PORTLAND, Maine — Famed defense attorney F. Lee Bailey said he’d had enough of the legal profession until he came to Maine, and now, rejuvenated at the age of 80, he hopes to launch an intensive one-year master’s degree program for aspiring trial lawyers that he said could attract the best legal minds in the country.
But the State of Maine Board of Bar Examiners maintains that Bailey — who was disbarred in two other states in the early 2000s — cannot be trusted as a practicing attorney in the state, and has urged the Maine Supreme Judicial Court to reverse an earlier justice’s decision to admit him to the bar here.
The state’s highest court heard arguments in Bailey’s case late Tuesday morning in Portland.
Assistant Attorney General Thomas Knowlton told the Law Court that Bailey still owes the IRS nearly $4.5 million in federal taxes — an amount Bailey is seeking to reduce to around $2 million — and has “denied most of the misconduct that got him disbarred.”
Bailey’s disbarment in Florida came in 2001 after the state’s courts determined he inappropriately used a client’s assets for personal expenses, and Massachusetts followed with a reciprocal disbarment two years later.
Bailey was also accused in Florida of falsely testifying that he read a court order weeks later than he actually did, as a way of excusing his lack of compliance with the order, and of disparaging a client as a “multimillionaire druggie” in a letter to a judge, among other things.
But attorney Peter DeTroy, representing Bailey, argued Tuesday before the Supreme Judicial Court that his client was humbled by the disbarments and has shaken the “arrogance” that led to his earlier transgressions.
“For almost 45 years, he was one of the most preeminent trial lawyers in this country. What followed was a steep and precipitous decline,” DeTroy told the court. “This whole situation [surrounding the disbarment] was a dark chapter, and in that dark chapter, he didn’t act his best. But the question at the end of the day is, what is his present state?”
Over his career, Bailey earned fame for his role in numerous high-profile cases, including his 1954 advocacy for Sam Sheppard, a doctor wrongly convicted of murdering his wife in a case seen as inspiration for the “Fugitive” television show and movie. Bailey also served on the defense team for former pro football player O.J. Simpson, who was acquitted in a 1995 double murder case that was a media spectacle.
Bailey moved to Maine in 2010, passed the state bar examination in 2012 and, seven months later, was denied admission to the Maine bar by the board because of his past misconduct.
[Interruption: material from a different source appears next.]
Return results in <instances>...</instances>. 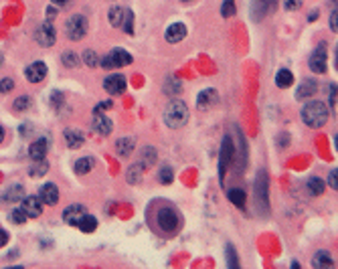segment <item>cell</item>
<instances>
[{"mask_svg": "<svg viewBox=\"0 0 338 269\" xmlns=\"http://www.w3.org/2000/svg\"><path fill=\"white\" fill-rule=\"evenodd\" d=\"M83 134L79 132V130H67L65 132V142H67V146L71 148V150H75V148H81L83 146Z\"/></svg>", "mask_w": 338, "mask_h": 269, "instance_id": "20", "label": "cell"}, {"mask_svg": "<svg viewBox=\"0 0 338 269\" xmlns=\"http://www.w3.org/2000/svg\"><path fill=\"white\" fill-rule=\"evenodd\" d=\"M12 87H14V81H12L10 77H4V79H0V93H8Z\"/></svg>", "mask_w": 338, "mask_h": 269, "instance_id": "39", "label": "cell"}, {"mask_svg": "<svg viewBox=\"0 0 338 269\" xmlns=\"http://www.w3.org/2000/svg\"><path fill=\"white\" fill-rule=\"evenodd\" d=\"M63 65L65 67H77L79 65V57L73 53V51H67V53H63Z\"/></svg>", "mask_w": 338, "mask_h": 269, "instance_id": "33", "label": "cell"}, {"mask_svg": "<svg viewBox=\"0 0 338 269\" xmlns=\"http://www.w3.org/2000/svg\"><path fill=\"white\" fill-rule=\"evenodd\" d=\"M51 2H53L55 6H65V4L69 2V0H51Z\"/></svg>", "mask_w": 338, "mask_h": 269, "instance_id": "49", "label": "cell"}, {"mask_svg": "<svg viewBox=\"0 0 338 269\" xmlns=\"http://www.w3.org/2000/svg\"><path fill=\"white\" fill-rule=\"evenodd\" d=\"M6 243H8V235H6L4 229H0V247H4Z\"/></svg>", "mask_w": 338, "mask_h": 269, "instance_id": "46", "label": "cell"}, {"mask_svg": "<svg viewBox=\"0 0 338 269\" xmlns=\"http://www.w3.org/2000/svg\"><path fill=\"white\" fill-rule=\"evenodd\" d=\"M104 89H106L108 93H112V95L124 93V91H126V77H124V75H117V73L108 75L106 81H104Z\"/></svg>", "mask_w": 338, "mask_h": 269, "instance_id": "6", "label": "cell"}, {"mask_svg": "<svg viewBox=\"0 0 338 269\" xmlns=\"http://www.w3.org/2000/svg\"><path fill=\"white\" fill-rule=\"evenodd\" d=\"M108 57H110V61H112L113 67H124V65H130V63L134 61L132 55L128 53V51H124V49H113Z\"/></svg>", "mask_w": 338, "mask_h": 269, "instance_id": "17", "label": "cell"}, {"mask_svg": "<svg viewBox=\"0 0 338 269\" xmlns=\"http://www.w3.org/2000/svg\"><path fill=\"white\" fill-rule=\"evenodd\" d=\"M83 215H85V209H83L81 205H71V207H67V209L63 211V221H65L67 225H77Z\"/></svg>", "mask_w": 338, "mask_h": 269, "instance_id": "12", "label": "cell"}, {"mask_svg": "<svg viewBox=\"0 0 338 269\" xmlns=\"http://www.w3.org/2000/svg\"><path fill=\"white\" fill-rule=\"evenodd\" d=\"M142 168H144V164H134V166L128 168L126 178H128L130 184H138V182L142 180Z\"/></svg>", "mask_w": 338, "mask_h": 269, "instance_id": "26", "label": "cell"}, {"mask_svg": "<svg viewBox=\"0 0 338 269\" xmlns=\"http://www.w3.org/2000/svg\"><path fill=\"white\" fill-rule=\"evenodd\" d=\"M91 128H93L98 134H102V136H110V134H112V121H110L106 115H102V113H95V115H93Z\"/></svg>", "mask_w": 338, "mask_h": 269, "instance_id": "14", "label": "cell"}, {"mask_svg": "<svg viewBox=\"0 0 338 269\" xmlns=\"http://www.w3.org/2000/svg\"><path fill=\"white\" fill-rule=\"evenodd\" d=\"M110 108H112V102H108V104L104 102V104H100V106L95 108V113H102V111H106V109H110Z\"/></svg>", "mask_w": 338, "mask_h": 269, "instance_id": "45", "label": "cell"}, {"mask_svg": "<svg viewBox=\"0 0 338 269\" xmlns=\"http://www.w3.org/2000/svg\"><path fill=\"white\" fill-rule=\"evenodd\" d=\"M132 148H134V140L132 138H119L117 144H115V150H117L119 156H130Z\"/></svg>", "mask_w": 338, "mask_h": 269, "instance_id": "24", "label": "cell"}, {"mask_svg": "<svg viewBox=\"0 0 338 269\" xmlns=\"http://www.w3.org/2000/svg\"><path fill=\"white\" fill-rule=\"evenodd\" d=\"M330 108H336V85L330 87Z\"/></svg>", "mask_w": 338, "mask_h": 269, "instance_id": "44", "label": "cell"}, {"mask_svg": "<svg viewBox=\"0 0 338 269\" xmlns=\"http://www.w3.org/2000/svg\"><path fill=\"white\" fill-rule=\"evenodd\" d=\"M0 63H2V59H0Z\"/></svg>", "mask_w": 338, "mask_h": 269, "instance_id": "53", "label": "cell"}, {"mask_svg": "<svg viewBox=\"0 0 338 269\" xmlns=\"http://www.w3.org/2000/svg\"><path fill=\"white\" fill-rule=\"evenodd\" d=\"M326 63H328V55H326V49L324 45H320L318 49H314V53L310 55V71L312 73H324L326 71Z\"/></svg>", "mask_w": 338, "mask_h": 269, "instance_id": "5", "label": "cell"}, {"mask_svg": "<svg viewBox=\"0 0 338 269\" xmlns=\"http://www.w3.org/2000/svg\"><path fill=\"white\" fill-rule=\"evenodd\" d=\"M20 134H22V136H25V134H31V126H22V128H20Z\"/></svg>", "mask_w": 338, "mask_h": 269, "instance_id": "50", "label": "cell"}, {"mask_svg": "<svg viewBox=\"0 0 338 269\" xmlns=\"http://www.w3.org/2000/svg\"><path fill=\"white\" fill-rule=\"evenodd\" d=\"M119 29H124L128 35L134 33V12L124 8V16H122V22H119Z\"/></svg>", "mask_w": 338, "mask_h": 269, "instance_id": "25", "label": "cell"}, {"mask_svg": "<svg viewBox=\"0 0 338 269\" xmlns=\"http://www.w3.org/2000/svg\"><path fill=\"white\" fill-rule=\"evenodd\" d=\"M334 265V259L330 257L328 251H318L314 257H312V267L314 269H326Z\"/></svg>", "mask_w": 338, "mask_h": 269, "instance_id": "18", "label": "cell"}, {"mask_svg": "<svg viewBox=\"0 0 338 269\" xmlns=\"http://www.w3.org/2000/svg\"><path fill=\"white\" fill-rule=\"evenodd\" d=\"M61 102H63V95H61V93H59V91H55V93H53V104H59V106H61Z\"/></svg>", "mask_w": 338, "mask_h": 269, "instance_id": "48", "label": "cell"}, {"mask_svg": "<svg viewBox=\"0 0 338 269\" xmlns=\"http://www.w3.org/2000/svg\"><path fill=\"white\" fill-rule=\"evenodd\" d=\"M316 91H318V83H316L314 79H304V81L300 83V87H298L296 97H298V100H308V97H312Z\"/></svg>", "mask_w": 338, "mask_h": 269, "instance_id": "13", "label": "cell"}, {"mask_svg": "<svg viewBox=\"0 0 338 269\" xmlns=\"http://www.w3.org/2000/svg\"><path fill=\"white\" fill-rule=\"evenodd\" d=\"M231 156H233V142H231V138H225L221 144V180H223L225 166L231 162Z\"/></svg>", "mask_w": 338, "mask_h": 269, "instance_id": "19", "label": "cell"}, {"mask_svg": "<svg viewBox=\"0 0 338 269\" xmlns=\"http://www.w3.org/2000/svg\"><path fill=\"white\" fill-rule=\"evenodd\" d=\"M8 218H10L14 225H22V223L27 221V215H25V211H22V209H14V211L8 215Z\"/></svg>", "mask_w": 338, "mask_h": 269, "instance_id": "36", "label": "cell"}, {"mask_svg": "<svg viewBox=\"0 0 338 269\" xmlns=\"http://www.w3.org/2000/svg\"><path fill=\"white\" fill-rule=\"evenodd\" d=\"M25 75H27V79H29L31 83H41V81L47 77V65H45V63H41V61L31 63V65L27 67Z\"/></svg>", "mask_w": 338, "mask_h": 269, "instance_id": "8", "label": "cell"}, {"mask_svg": "<svg viewBox=\"0 0 338 269\" xmlns=\"http://www.w3.org/2000/svg\"><path fill=\"white\" fill-rule=\"evenodd\" d=\"M302 119L310 128H322L328 119V109L322 102H310L302 109Z\"/></svg>", "mask_w": 338, "mask_h": 269, "instance_id": "1", "label": "cell"}, {"mask_svg": "<svg viewBox=\"0 0 338 269\" xmlns=\"http://www.w3.org/2000/svg\"><path fill=\"white\" fill-rule=\"evenodd\" d=\"M77 227H79L83 233H93V231L98 229V218L85 213V215L81 216V221L77 223Z\"/></svg>", "mask_w": 338, "mask_h": 269, "instance_id": "22", "label": "cell"}, {"mask_svg": "<svg viewBox=\"0 0 338 269\" xmlns=\"http://www.w3.org/2000/svg\"><path fill=\"white\" fill-rule=\"evenodd\" d=\"M217 102H219V95H217L215 89H205V91H201L199 97H197V104H199V108L201 109L211 108V106L217 104Z\"/></svg>", "mask_w": 338, "mask_h": 269, "instance_id": "16", "label": "cell"}, {"mask_svg": "<svg viewBox=\"0 0 338 269\" xmlns=\"http://www.w3.org/2000/svg\"><path fill=\"white\" fill-rule=\"evenodd\" d=\"M164 91L172 95V93H180V83H178V79L176 77H168L166 79V83H164Z\"/></svg>", "mask_w": 338, "mask_h": 269, "instance_id": "30", "label": "cell"}, {"mask_svg": "<svg viewBox=\"0 0 338 269\" xmlns=\"http://www.w3.org/2000/svg\"><path fill=\"white\" fill-rule=\"evenodd\" d=\"M39 199L45 203V205H57L59 203V188H57L53 182H47V184H43L41 186V190H39Z\"/></svg>", "mask_w": 338, "mask_h": 269, "instance_id": "10", "label": "cell"}, {"mask_svg": "<svg viewBox=\"0 0 338 269\" xmlns=\"http://www.w3.org/2000/svg\"><path fill=\"white\" fill-rule=\"evenodd\" d=\"M328 184H330V188H338V174L336 170H330V174H328Z\"/></svg>", "mask_w": 338, "mask_h": 269, "instance_id": "43", "label": "cell"}, {"mask_svg": "<svg viewBox=\"0 0 338 269\" xmlns=\"http://www.w3.org/2000/svg\"><path fill=\"white\" fill-rule=\"evenodd\" d=\"M75 172L77 174H87V172H91V168H93V158H79V160L75 162Z\"/></svg>", "mask_w": 338, "mask_h": 269, "instance_id": "27", "label": "cell"}, {"mask_svg": "<svg viewBox=\"0 0 338 269\" xmlns=\"http://www.w3.org/2000/svg\"><path fill=\"white\" fill-rule=\"evenodd\" d=\"M47 170H49V164L45 160H37V164L31 168V176H43V174H47Z\"/></svg>", "mask_w": 338, "mask_h": 269, "instance_id": "31", "label": "cell"}, {"mask_svg": "<svg viewBox=\"0 0 338 269\" xmlns=\"http://www.w3.org/2000/svg\"><path fill=\"white\" fill-rule=\"evenodd\" d=\"M223 16H231V14H235V4H233V0H225V4H223Z\"/></svg>", "mask_w": 338, "mask_h": 269, "instance_id": "41", "label": "cell"}, {"mask_svg": "<svg viewBox=\"0 0 338 269\" xmlns=\"http://www.w3.org/2000/svg\"><path fill=\"white\" fill-rule=\"evenodd\" d=\"M182 2H192V0H182Z\"/></svg>", "mask_w": 338, "mask_h": 269, "instance_id": "52", "label": "cell"}, {"mask_svg": "<svg viewBox=\"0 0 338 269\" xmlns=\"http://www.w3.org/2000/svg\"><path fill=\"white\" fill-rule=\"evenodd\" d=\"M2 140H4V128L0 126V142H2Z\"/></svg>", "mask_w": 338, "mask_h": 269, "instance_id": "51", "label": "cell"}, {"mask_svg": "<svg viewBox=\"0 0 338 269\" xmlns=\"http://www.w3.org/2000/svg\"><path fill=\"white\" fill-rule=\"evenodd\" d=\"M172 180H174V172H172V168H168V166L160 168V172H158V182H162V184H170Z\"/></svg>", "mask_w": 338, "mask_h": 269, "instance_id": "29", "label": "cell"}, {"mask_svg": "<svg viewBox=\"0 0 338 269\" xmlns=\"http://www.w3.org/2000/svg\"><path fill=\"white\" fill-rule=\"evenodd\" d=\"M164 37H166L168 43H180L186 37V27L182 22H174V25H170L168 29H166Z\"/></svg>", "mask_w": 338, "mask_h": 269, "instance_id": "11", "label": "cell"}, {"mask_svg": "<svg viewBox=\"0 0 338 269\" xmlns=\"http://www.w3.org/2000/svg\"><path fill=\"white\" fill-rule=\"evenodd\" d=\"M27 216H39L43 213V201L39 197H22V207Z\"/></svg>", "mask_w": 338, "mask_h": 269, "instance_id": "9", "label": "cell"}, {"mask_svg": "<svg viewBox=\"0 0 338 269\" xmlns=\"http://www.w3.org/2000/svg\"><path fill=\"white\" fill-rule=\"evenodd\" d=\"M164 121H166V126L168 128H182L186 121H188V108H186V104L184 102H180V100H174V102H170L166 109H164Z\"/></svg>", "mask_w": 338, "mask_h": 269, "instance_id": "2", "label": "cell"}, {"mask_svg": "<svg viewBox=\"0 0 338 269\" xmlns=\"http://www.w3.org/2000/svg\"><path fill=\"white\" fill-rule=\"evenodd\" d=\"M83 63H85L87 67H95V65H98V55H95V51H89V49H87V51L83 53Z\"/></svg>", "mask_w": 338, "mask_h": 269, "instance_id": "38", "label": "cell"}, {"mask_svg": "<svg viewBox=\"0 0 338 269\" xmlns=\"http://www.w3.org/2000/svg\"><path fill=\"white\" fill-rule=\"evenodd\" d=\"M304 4V0H285V10H298Z\"/></svg>", "mask_w": 338, "mask_h": 269, "instance_id": "42", "label": "cell"}, {"mask_svg": "<svg viewBox=\"0 0 338 269\" xmlns=\"http://www.w3.org/2000/svg\"><path fill=\"white\" fill-rule=\"evenodd\" d=\"M122 16H124V8L122 6H113L112 10H110V22H112L113 27H119Z\"/></svg>", "mask_w": 338, "mask_h": 269, "instance_id": "32", "label": "cell"}, {"mask_svg": "<svg viewBox=\"0 0 338 269\" xmlns=\"http://www.w3.org/2000/svg\"><path fill=\"white\" fill-rule=\"evenodd\" d=\"M65 33H67V37H69L71 41H79V39H83L85 33H87V18L81 16V14H73V16H69L67 25H65Z\"/></svg>", "mask_w": 338, "mask_h": 269, "instance_id": "4", "label": "cell"}, {"mask_svg": "<svg viewBox=\"0 0 338 269\" xmlns=\"http://www.w3.org/2000/svg\"><path fill=\"white\" fill-rule=\"evenodd\" d=\"M55 29L51 27V25H41L39 29H37V33H35V39H37V43L41 45V47H51L53 43H55Z\"/></svg>", "mask_w": 338, "mask_h": 269, "instance_id": "7", "label": "cell"}, {"mask_svg": "<svg viewBox=\"0 0 338 269\" xmlns=\"http://www.w3.org/2000/svg\"><path fill=\"white\" fill-rule=\"evenodd\" d=\"M142 156H144V158H142V164H144V166H150V164H154V160H156V158H154V156H156V150H154V148H144V150H142Z\"/></svg>", "mask_w": 338, "mask_h": 269, "instance_id": "34", "label": "cell"}, {"mask_svg": "<svg viewBox=\"0 0 338 269\" xmlns=\"http://www.w3.org/2000/svg\"><path fill=\"white\" fill-rule=\"evenodd\" d=\"M156 223L164 233H174L180 227V215L176 213V209L172 207H162L156 213Z\"/></svg>", "mask_w": 338, "mask_h": 269, "instance_id": "3", "label": "cell"}, {"mask_svg": "<svg viewBox=\"0 0 338 269\" xmlns=\"http://www.w3.org/2000/svg\"><path fill=\"white\" fill-rule=\"evenodd\" d=\"M336 10H334V12H332V14H330V31H334V33H336Z\"/></svg>", "mask_w": 338, "mask_h": 269, "instance_id": "47", "label": "cell"}, {"mask_svg": "<svg viewBox=\"0 0 338 269\" xmlns=\"http://www.w3.org/2000/svg\"><path fill=\"white\" fill-rule=\"evenodd\" d=\"M29 106H31V100H29L27 95H22V97H18V100L14 102V109H16V111H22V109H27Z\"/></svg>", "mask_w": 338, "mask_h": 269, "instance_id": "40", "label": "cell"}, {"mask_svg": "<svg viewBox=\"0 0 338 269\" xmlns=\"http://www.w3.org/2000/svg\"><path fill=\"white\" fill-rule=\"evenodd\" d=\"M22 197H25V190H22V186H18V184L12 186V188L6 192V199H8V201H18V199H22Z\"/></svg>", "mask_w": 338, "mask_h": 269, "instance_id": "35", "label": "cell"}, {"mask_svg": "<svg viewBox=\"0 0 338 269\" xmlns=\"http://www.w3.org/2000/svg\"><path fill=\"white\" fill-rule=\"evenodd\" d=\"M292 83H294V75H292V71H289V69H280L278 75H276V85H278L280 89H287Z\"/></svg>", "mask_w": 338, "mask_h": 269, "instance_id": "21", "label": "cell"}, {"mask_svg": "<svg viewBox=\"0 0 338 269\" xmlns=\"http://www.w3.org/2000/svg\"><path fill=\"white\" fill-rule=\"evenodd\" d=\"M227 259H229V267L231 269L239 267V259H237V255H235L233 245H227Z\"/></svg>", "mask_w": 338, "mask_h": 269, "instance_id": "37", "label": "cell"}, {"mask_svg": "<svg viewBox=\"0 0 338 269\" xmlns=\"http://www.w3.org/2000/svg\"><path fill=\"white\" fill-rule=\"evenodd\" d=\"M308 188H310V192L312 194H322L324 192V180H320L318 176H312L310 180H308Z\"/></svg>", "mask_w": 338, "mask_h": 269, "instance_id": "28", "label": "cell"}, {"mask_svg": "<svg viewBox=\"0 0 338 269\" xmlns=\"http://www.w3.org/2000/svg\"><path fill=\"white\" fill-rule=\"evenodd\" d=\"M229 201H231L235 207L243 209V207H245V201H247L245 190H243V188H231V190H229Z\"/></svg>", "mask_w": 338, "mask_h": 269, "instance_id": "23", "label": "cell"}, {"mask_svg": "<svg viewBox=\"0 0 338 269\" xmlns=\"http://www.w3.org/2000/svg\"><path fill=\"white\" fill-rule=\"evenodd\" d=\"M47 148H49L47 140H37V142H33V144L29 146V156H31L33 160H43V158L47 156Z\"/></svg>", "mask_w": 338, "mask_h": 269, "instance_id": "15", "label": "cell"}]
</instances>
Bailey then appealed that decision to a single justice of the state supreme court — in this case, Justice Donald Alexander — who first upheld the board’s denial and then, in a reversal two months later in June of 2013, ruled in Bailey’s favor.
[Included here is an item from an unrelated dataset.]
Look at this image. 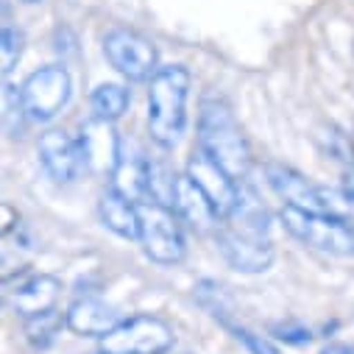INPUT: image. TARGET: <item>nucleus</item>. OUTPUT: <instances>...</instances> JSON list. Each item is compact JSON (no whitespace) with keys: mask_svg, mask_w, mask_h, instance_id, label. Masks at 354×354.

The board then appealed Alexander’s decision to allow Bailey to practice law in Maine to the full supreme court.
Speaking to reporters outside the courtroom Tuesday, Bailey said he was “chastened” by the disbarment episode, but said his reputation is intact in Maine’s legal community.
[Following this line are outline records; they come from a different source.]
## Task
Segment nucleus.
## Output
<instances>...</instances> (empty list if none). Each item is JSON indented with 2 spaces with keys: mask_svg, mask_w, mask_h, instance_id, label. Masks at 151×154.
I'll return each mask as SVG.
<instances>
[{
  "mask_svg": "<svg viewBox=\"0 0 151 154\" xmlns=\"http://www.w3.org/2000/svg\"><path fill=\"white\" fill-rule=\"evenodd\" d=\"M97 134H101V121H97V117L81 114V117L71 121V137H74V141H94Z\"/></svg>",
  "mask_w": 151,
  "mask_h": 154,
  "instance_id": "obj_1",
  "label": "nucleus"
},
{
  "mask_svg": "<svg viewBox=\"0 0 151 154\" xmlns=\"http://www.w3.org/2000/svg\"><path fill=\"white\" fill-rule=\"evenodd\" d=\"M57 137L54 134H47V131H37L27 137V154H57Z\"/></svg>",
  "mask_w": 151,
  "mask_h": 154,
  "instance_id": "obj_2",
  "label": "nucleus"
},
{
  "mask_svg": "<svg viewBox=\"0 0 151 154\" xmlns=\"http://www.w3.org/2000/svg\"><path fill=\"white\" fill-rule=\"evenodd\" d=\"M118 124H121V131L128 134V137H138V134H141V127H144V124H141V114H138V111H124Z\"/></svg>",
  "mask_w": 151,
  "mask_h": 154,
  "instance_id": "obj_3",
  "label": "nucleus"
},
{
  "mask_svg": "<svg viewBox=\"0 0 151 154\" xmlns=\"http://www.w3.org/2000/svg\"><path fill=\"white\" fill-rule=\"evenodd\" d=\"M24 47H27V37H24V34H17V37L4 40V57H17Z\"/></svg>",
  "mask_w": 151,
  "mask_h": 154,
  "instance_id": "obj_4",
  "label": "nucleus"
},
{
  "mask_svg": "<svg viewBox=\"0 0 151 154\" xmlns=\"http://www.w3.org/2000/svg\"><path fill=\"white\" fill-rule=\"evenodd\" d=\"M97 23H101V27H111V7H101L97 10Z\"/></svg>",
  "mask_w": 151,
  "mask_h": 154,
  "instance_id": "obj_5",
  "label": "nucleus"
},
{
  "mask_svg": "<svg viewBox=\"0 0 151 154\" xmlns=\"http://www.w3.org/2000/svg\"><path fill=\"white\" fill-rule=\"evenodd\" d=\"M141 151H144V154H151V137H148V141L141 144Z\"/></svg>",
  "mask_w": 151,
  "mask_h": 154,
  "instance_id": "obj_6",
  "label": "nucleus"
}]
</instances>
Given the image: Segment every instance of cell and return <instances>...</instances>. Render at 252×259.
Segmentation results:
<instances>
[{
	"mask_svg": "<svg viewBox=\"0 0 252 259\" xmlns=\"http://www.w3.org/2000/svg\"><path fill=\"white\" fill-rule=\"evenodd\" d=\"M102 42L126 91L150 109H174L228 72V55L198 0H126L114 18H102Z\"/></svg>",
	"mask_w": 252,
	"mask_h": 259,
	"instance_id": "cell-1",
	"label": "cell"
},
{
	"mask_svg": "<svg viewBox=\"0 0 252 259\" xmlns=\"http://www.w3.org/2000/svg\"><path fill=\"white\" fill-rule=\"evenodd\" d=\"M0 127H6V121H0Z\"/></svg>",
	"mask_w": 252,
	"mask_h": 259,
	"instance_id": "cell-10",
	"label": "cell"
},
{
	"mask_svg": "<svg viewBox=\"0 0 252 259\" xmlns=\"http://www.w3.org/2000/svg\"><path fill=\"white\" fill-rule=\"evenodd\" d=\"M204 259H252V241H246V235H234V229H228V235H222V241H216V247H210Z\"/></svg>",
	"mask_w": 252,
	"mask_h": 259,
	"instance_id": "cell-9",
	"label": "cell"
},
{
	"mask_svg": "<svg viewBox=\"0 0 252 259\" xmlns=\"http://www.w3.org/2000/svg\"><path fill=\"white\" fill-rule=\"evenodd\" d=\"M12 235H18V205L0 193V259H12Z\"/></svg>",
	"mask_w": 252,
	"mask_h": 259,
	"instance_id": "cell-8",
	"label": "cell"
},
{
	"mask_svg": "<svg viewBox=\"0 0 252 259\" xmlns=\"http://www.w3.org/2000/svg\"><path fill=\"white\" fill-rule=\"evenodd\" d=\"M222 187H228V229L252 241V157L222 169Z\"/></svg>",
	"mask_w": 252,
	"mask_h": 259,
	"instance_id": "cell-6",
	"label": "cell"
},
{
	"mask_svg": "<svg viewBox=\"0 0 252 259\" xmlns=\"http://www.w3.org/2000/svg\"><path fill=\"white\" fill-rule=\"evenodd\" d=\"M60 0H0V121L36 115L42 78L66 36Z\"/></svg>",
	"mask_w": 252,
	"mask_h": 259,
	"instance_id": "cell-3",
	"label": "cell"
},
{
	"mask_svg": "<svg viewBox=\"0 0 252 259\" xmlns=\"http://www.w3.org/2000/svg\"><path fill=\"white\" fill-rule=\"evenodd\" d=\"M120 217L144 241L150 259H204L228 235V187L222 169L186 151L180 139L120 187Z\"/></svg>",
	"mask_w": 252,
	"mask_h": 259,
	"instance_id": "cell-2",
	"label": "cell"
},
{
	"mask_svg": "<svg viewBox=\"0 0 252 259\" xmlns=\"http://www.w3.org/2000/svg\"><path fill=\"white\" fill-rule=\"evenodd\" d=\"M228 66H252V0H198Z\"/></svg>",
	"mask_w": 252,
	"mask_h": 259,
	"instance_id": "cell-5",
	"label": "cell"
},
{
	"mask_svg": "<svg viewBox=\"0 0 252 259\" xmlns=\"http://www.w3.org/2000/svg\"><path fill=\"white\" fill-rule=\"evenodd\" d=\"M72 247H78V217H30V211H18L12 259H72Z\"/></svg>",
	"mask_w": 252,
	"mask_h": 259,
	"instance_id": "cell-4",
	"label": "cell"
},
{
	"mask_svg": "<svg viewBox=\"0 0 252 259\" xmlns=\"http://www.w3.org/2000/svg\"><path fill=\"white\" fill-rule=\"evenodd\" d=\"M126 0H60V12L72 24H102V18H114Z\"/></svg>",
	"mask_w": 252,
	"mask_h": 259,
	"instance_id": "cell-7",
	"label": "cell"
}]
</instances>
“There was a range of distinguished character witnesses, judges and lawyers and others, who testified that they would trust me with their bank accounts,” he said.
Bailey said he wants to be allowed to practice law in Maine not only to continue working as a lawyer, but also to help launch a one-year master’s degree program for trial lawyers, mimicking programs he said are successful in Great Britain and which would attract attorneys from around the country.
He said moving to Maine helped revive his gusto for making a difference through the legal system, and suggested multiple other reforms as well, such as requiring attorneys to work as prosecutors and defenders at the same time to help balance their perspectives.
“Quite frankly, I had lost enthusiasm for practicing law until I got up to Maine and met the exceptional judges and lawyers up here,” he told reporters.
But while the justices on the state’s highest court acknowledged that much of Bailey’s tax problems could be attributed to honest bookkeeping mistakes and that many have testified to his good character since, granting him entry to the bar may be a difficult decision.
“The question isn’t necessarily whether he’ll be deceptive, but whether he’ll have poor record-keeping and lack of recollection as a practicing attorney,” Justice Jon Levy said Tuesday.
“Is it not the responsibility of the board and the court to ensure that poor record-keeping does not interfere with his ability to meet his obligations and to meet his responsibility to his clients?” Chief Justice Leigh Saufley posed.
There is no timetable under which the court must issue its decision on the case.